Andi Taufiq Aris, Direktur Strategi PPI (Pemenangan Parameter Publik Indonesia)

FAJAR.CO.ID -- Boleh jadi wacana paling kental seputar pilpres paska mendaftarnya Prabowo-Gibran di KPU, adalah tudingan bahwa Presiden Jokowi, lewat anaknya, mencoba membangun politik dinasti.

Tapi, ada baiknya jika ingin mendiskusikan persoalan ini, mari coba melepas sikap sentimental berlebihan. Sikap yang terdorong lahir karena emosional.

Jangan karena ketidaksukaan pada satu variabel kebijakan Jokowi, membuat mata anda tertutup pada sejumlah potensi positif dari duet yang saling melengkapi itu.

Apalagi, jika yang menuduh politik dinasti itu adalah politisi yang besar di partai yang tidak menunjukkan akan ada tanda-tanda pergantian ketua umum. Atau misalnya, digantipun, yah paling oleh anaknya lagi.

Jika melihat bagaimana partai-partai yang memiliki pergantian ketua umum yang tidak jelas, atau yang mewariskannya--atau siap-siap mewariskan--kepada anak sendiri posisi ketua umumnya, menjadi pemenang pemilu, maka seharusnya ini adalah jawaban bahwa politik dinasti itu sesuatu yang lumrah dan bisa diterima.

Lihat saja, kita ambil contoh partai PDIP,
Nasdem, Demokrat, sampai Gerindra. Sampai hari ini toh masyarakat memilih partai tersebut bahkan kursinya di DPR mendominasi.

Proses pilres sudah melahirkan 3 pasangan yang di mata kita semua tentu yang terbaik dari yang bisa dicalonkan oleh para koalisi parpol. Mari memilih dengan kecenderungan masing-masing.

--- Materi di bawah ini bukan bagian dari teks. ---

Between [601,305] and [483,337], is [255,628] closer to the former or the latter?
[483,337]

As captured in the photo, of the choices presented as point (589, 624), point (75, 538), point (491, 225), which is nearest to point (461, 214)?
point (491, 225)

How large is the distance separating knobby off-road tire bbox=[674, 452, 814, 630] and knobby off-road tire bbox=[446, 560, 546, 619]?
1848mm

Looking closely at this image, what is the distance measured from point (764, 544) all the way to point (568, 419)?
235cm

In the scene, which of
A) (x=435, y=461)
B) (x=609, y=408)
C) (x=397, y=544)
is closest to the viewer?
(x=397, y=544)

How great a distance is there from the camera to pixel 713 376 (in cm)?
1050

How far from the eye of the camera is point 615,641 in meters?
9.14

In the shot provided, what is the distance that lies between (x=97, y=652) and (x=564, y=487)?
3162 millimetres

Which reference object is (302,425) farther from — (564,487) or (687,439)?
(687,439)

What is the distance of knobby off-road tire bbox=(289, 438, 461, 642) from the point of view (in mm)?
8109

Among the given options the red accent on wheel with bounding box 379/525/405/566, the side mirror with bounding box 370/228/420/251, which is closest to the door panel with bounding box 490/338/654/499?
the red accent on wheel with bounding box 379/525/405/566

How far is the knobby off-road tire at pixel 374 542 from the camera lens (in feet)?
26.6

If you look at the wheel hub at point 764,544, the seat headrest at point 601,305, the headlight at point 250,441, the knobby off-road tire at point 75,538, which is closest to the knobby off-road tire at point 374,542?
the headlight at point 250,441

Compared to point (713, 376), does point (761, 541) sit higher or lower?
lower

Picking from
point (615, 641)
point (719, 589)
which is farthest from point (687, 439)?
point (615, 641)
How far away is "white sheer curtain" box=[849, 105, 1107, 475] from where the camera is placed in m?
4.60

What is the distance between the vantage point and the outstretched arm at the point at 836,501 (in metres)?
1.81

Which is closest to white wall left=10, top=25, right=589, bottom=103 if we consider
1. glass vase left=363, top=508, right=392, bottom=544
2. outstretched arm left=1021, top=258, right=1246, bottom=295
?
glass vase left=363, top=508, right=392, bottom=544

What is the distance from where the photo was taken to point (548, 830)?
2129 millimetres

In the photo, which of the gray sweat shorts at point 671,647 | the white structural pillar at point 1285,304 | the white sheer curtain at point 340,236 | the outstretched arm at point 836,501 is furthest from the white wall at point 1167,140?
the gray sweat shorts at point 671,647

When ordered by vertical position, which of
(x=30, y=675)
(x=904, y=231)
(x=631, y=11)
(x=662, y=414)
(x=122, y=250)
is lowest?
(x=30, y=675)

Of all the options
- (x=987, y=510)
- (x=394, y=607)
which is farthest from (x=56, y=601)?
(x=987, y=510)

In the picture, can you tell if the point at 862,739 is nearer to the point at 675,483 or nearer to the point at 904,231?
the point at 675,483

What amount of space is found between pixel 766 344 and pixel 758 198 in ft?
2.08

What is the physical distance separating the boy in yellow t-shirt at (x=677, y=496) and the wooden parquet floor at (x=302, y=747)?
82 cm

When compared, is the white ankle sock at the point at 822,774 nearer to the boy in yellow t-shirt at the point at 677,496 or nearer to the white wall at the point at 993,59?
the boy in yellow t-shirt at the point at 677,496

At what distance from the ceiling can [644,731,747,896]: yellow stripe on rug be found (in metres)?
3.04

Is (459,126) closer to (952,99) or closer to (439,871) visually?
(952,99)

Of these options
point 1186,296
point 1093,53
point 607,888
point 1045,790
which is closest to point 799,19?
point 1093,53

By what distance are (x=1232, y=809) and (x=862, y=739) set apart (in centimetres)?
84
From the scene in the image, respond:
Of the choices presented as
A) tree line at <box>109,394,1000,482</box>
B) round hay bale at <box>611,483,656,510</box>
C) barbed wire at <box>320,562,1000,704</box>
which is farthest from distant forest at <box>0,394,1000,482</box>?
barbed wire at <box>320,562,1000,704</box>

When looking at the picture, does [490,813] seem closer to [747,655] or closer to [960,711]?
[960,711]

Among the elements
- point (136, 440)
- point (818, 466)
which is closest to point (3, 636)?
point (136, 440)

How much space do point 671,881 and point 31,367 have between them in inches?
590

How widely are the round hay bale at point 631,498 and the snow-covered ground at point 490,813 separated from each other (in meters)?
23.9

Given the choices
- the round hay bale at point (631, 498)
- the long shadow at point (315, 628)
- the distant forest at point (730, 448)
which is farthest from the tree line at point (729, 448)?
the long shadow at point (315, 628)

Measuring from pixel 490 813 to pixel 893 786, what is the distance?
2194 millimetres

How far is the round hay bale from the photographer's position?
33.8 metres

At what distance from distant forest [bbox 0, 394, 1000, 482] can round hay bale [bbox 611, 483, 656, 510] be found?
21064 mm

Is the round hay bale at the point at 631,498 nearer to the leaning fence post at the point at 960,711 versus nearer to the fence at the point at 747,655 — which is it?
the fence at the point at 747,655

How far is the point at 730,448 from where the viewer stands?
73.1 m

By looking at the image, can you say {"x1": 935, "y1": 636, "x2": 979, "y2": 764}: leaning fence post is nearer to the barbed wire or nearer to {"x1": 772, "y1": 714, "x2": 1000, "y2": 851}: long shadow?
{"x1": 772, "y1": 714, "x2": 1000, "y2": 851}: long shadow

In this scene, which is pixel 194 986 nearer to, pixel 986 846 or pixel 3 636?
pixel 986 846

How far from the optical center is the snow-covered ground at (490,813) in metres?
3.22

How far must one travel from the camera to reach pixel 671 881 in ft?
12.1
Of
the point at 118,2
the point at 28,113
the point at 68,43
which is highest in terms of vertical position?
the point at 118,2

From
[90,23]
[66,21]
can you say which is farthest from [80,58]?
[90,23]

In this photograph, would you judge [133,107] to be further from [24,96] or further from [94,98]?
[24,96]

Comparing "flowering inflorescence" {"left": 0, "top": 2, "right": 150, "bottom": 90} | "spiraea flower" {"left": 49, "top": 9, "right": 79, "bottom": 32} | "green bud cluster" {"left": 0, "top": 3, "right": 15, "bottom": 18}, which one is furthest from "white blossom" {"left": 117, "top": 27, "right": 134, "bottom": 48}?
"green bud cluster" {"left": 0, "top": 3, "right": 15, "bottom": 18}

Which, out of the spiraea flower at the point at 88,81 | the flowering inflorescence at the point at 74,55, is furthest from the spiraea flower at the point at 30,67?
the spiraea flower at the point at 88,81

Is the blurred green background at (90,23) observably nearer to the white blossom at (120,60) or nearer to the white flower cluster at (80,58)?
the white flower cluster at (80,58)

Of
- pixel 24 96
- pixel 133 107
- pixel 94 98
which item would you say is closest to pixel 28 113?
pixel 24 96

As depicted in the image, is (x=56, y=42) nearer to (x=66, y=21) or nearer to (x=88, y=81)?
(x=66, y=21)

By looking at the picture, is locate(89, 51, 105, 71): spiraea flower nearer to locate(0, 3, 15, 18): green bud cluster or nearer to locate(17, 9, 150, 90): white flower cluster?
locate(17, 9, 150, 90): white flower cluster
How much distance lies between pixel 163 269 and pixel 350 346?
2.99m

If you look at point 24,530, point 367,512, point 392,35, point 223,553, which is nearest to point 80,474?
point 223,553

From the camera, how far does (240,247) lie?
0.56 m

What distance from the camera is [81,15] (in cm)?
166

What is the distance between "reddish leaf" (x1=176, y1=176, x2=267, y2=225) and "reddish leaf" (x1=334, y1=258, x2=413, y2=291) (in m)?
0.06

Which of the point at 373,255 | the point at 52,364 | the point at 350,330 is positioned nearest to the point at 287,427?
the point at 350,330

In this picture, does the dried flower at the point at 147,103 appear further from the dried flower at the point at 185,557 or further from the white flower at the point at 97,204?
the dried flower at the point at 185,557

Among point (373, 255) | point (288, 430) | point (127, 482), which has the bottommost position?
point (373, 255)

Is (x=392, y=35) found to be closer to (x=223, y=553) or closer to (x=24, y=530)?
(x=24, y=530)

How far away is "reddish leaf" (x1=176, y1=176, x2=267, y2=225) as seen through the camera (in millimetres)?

Tiga pasangan itu punya kelebihan dan kekurangan masing-masing. Kelebihan capres dan kekurangan cawapres, saling melengkapi dan mengukuhkan.
Boleh jadi, orang yang sudah tidak ingin PDIP kembali berkuasa tetap memilih Ganjar karena suka dengan kehadiran Mahfud sebagai cawapresnya.